** DOCUMENT EXCERPT **
○ ○ ○ ○ ○

No good for anyone who would want to get their photo. I took about 16 or so and stayed with these 4, all of which can't be shown anywhere else but here in Snapshots and Bloopers, either. 






















No good. The life of those tigers isn't and my photos aren't, either.
But they are the pride of that zoo and everyone flocks over to this cage to look at the tigers!


----------



## anthwinter (Nov 10, 2006)

he/she looks sad


----------



## black moon (Nov 11, 2006)

Those really are really sad pics. In the first one though if the cat would have moved back you could have put you lens right up on the galss so threre would be no glare. that would have been pretty cool.


----------



## W.Smith (Nov 11, 2006)

So sad.


----------



## Dan28607 (Nov 22, 2006)

Poor thing.


----------



## Mr Avid (Nov 22, 2006)

Beautiful Animals, such a shame the way we treat them. I recently saw a stastistic that we, (humans) hold 20,000. Tigers in captivity...while the numbers in the wild dwindle. Soon we won't have any in the wild and those born in captivity can't be "reintroduced" to the wild.


----------



## JimmyJaceyMom (Nov 30, 2006)

Mr Avid said:
			
		

> Beautiful Animals, such a shame the way we treat them. I recently saw a stastistic that we, (humans) hold 20,000. Tigers in captivity...while the numbers in the wild dwindle. Soon we won't have any in the wild and those born in captivity can't be "reintroduced" to the wild.


 
That's true and I definately am not defending the caged animal thing - its horrible!  But I suppose if the ones in the wild dwindles and we didnt have them caged they would die out.  I just wish it didnt have to be such a small area for them.


----------



## sthvtsh (Dec 1, 2006)

I like the reflections in the first, think it looks cool.

Feell bad though. =/


----------

○ ○ ○ ○ ○

** STORED ROWS **

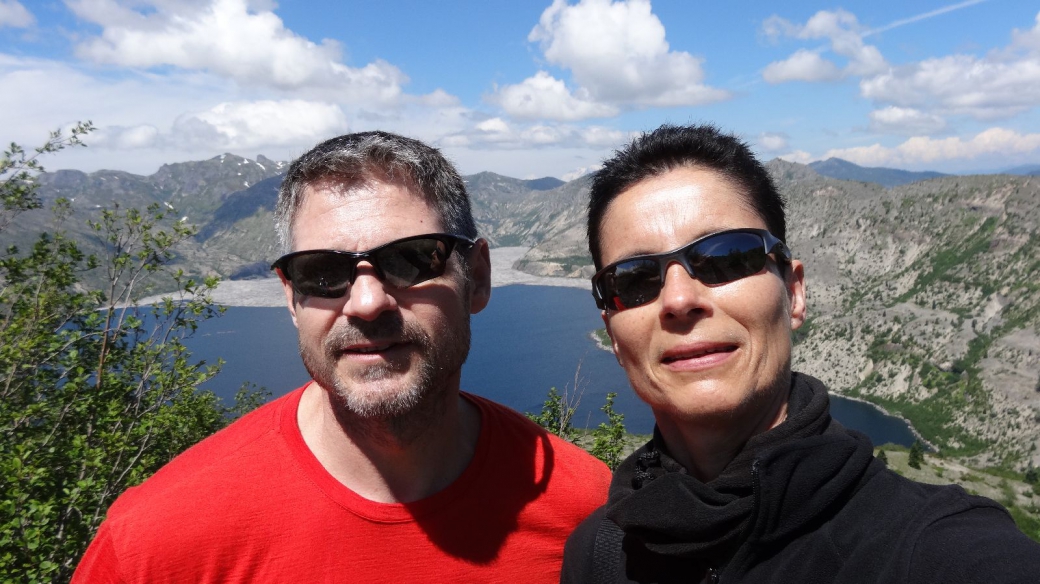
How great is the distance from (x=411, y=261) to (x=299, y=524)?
4.69 feet

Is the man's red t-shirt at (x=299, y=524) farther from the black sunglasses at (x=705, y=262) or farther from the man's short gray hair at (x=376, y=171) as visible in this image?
the black sunglasses at (x=705, y=262)

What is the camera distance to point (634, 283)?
2.72 meters

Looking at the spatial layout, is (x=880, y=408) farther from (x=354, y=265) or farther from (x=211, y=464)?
(x=211, y=464)

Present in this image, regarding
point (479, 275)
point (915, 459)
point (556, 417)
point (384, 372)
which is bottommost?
point (915, 459)

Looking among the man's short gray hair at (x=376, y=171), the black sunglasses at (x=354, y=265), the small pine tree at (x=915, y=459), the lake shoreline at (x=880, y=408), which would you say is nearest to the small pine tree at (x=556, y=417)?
the man's short gray hair at (x=376, y=171)

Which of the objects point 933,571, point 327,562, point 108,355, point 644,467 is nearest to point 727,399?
point 644,467

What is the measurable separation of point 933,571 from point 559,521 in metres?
2.06

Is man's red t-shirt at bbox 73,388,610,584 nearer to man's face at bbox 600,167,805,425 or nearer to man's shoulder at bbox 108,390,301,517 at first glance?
man's shoulder at bbox 108,390,301,517

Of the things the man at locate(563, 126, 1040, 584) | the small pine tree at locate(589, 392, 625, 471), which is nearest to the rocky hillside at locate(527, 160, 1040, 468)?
the small pine tree at locate(589, 392, 625, 471)

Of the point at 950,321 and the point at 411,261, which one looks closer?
the point at 411,261

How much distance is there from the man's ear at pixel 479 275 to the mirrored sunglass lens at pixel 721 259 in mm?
1328

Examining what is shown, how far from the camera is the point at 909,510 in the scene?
1.97 metres

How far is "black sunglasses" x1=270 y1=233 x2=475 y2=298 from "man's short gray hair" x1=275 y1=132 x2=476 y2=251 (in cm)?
23

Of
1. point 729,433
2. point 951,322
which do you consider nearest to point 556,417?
point 729,433
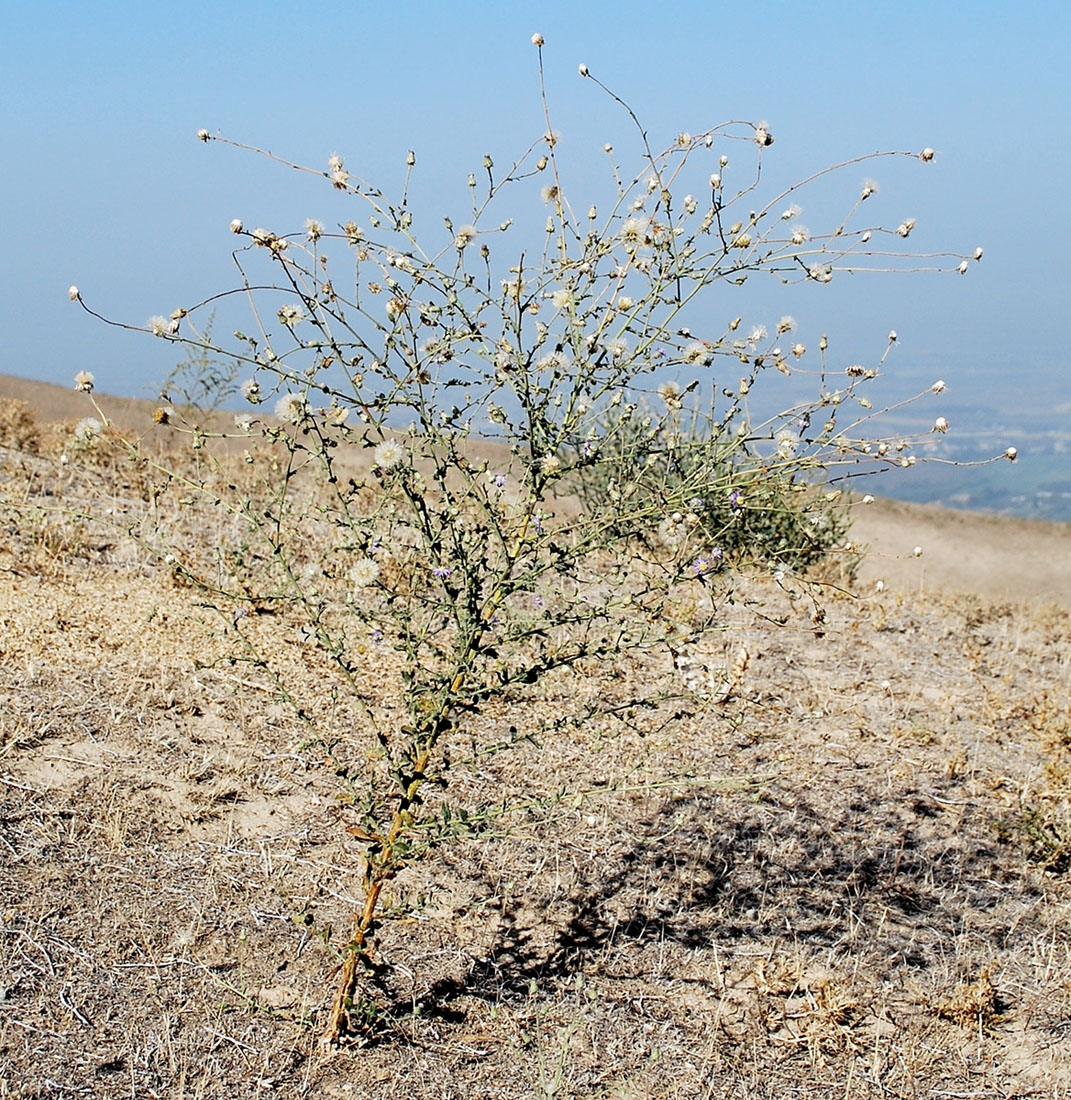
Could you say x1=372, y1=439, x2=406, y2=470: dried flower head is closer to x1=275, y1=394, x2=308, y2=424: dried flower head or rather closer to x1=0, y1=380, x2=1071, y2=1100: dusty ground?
x1=275, y1=394, x2=308, y2=424: dried flower head

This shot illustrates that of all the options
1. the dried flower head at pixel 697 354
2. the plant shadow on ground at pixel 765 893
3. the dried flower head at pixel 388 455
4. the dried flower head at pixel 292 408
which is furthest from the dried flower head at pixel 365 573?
the plant shadow on ground at pixel 765 893

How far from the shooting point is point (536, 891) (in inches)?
146

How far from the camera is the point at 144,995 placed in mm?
2965

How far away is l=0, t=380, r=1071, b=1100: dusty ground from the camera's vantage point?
296 centimetres

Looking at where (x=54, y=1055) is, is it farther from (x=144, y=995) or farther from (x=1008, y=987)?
(x=1008, y=987)

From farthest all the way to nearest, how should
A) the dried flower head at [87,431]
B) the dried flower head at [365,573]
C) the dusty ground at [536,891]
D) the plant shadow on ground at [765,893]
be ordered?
the plant shadow on ground at [765,893] → the dusty ground at [536,891] → the dried flower head at [87,431] → the dried flower head at [365,573]

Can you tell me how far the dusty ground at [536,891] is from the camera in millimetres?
2959

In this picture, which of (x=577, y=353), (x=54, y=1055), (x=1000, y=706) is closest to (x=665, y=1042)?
(x=54, y=1055)

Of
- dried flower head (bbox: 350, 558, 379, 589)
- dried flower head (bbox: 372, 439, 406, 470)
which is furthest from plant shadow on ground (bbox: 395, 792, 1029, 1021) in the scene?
dried flower head (bbox: 372, 439, 406, 470)

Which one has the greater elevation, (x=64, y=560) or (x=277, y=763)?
(x=64, y=560)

○ ○ ○ ○ ○

** EXERCISE SET **
1 - Decide whether each statement agrees with the tiger photo thread: (a) The original poster took about 16 photos and kept 4 of them. (b) Mr Avid cites a figure of 20,000 tigers held in captivity by humans. (c) sthvtsh disliked the reflections in the first photo. For each, answer yes or no and quote the deciding words of the thread.
2 - In the records, substitute "height" for "elevation" from the line that contains "In this picture, which" through the end of the records, both ends included. Reproduce only those lines, with everything else unchanged.

** RESULTS OF THE EXERCISE **
1 -
(a) Yes: "I took about 16 or so and stayed with these 4"
(b) Yes: "we, (humans) hold 20,000. Tigers in captivity"
(c) No: "I like the reflections in the first, think it looks cool."

2 -
In this picture, which of (x=577, y=353), (x=54, y=1055), (x=1000, y=706) is closest to (x=665, y=1042)?
(x=54, y=1055)

Of
- dried flower head (bbox: 350, 558, 379, 589)
- dried flower head (bbox: 372, 439, 406, 470)
which is furthest from plant shadow on ground (bbox: 395, 792, 1029, 1021) in the scene?
dried flower head (bbox: 372, 439, 406, 470)

Which one has the greater height, (x=64, y=560) or (x=277, y=763)?
(x=64, y=560)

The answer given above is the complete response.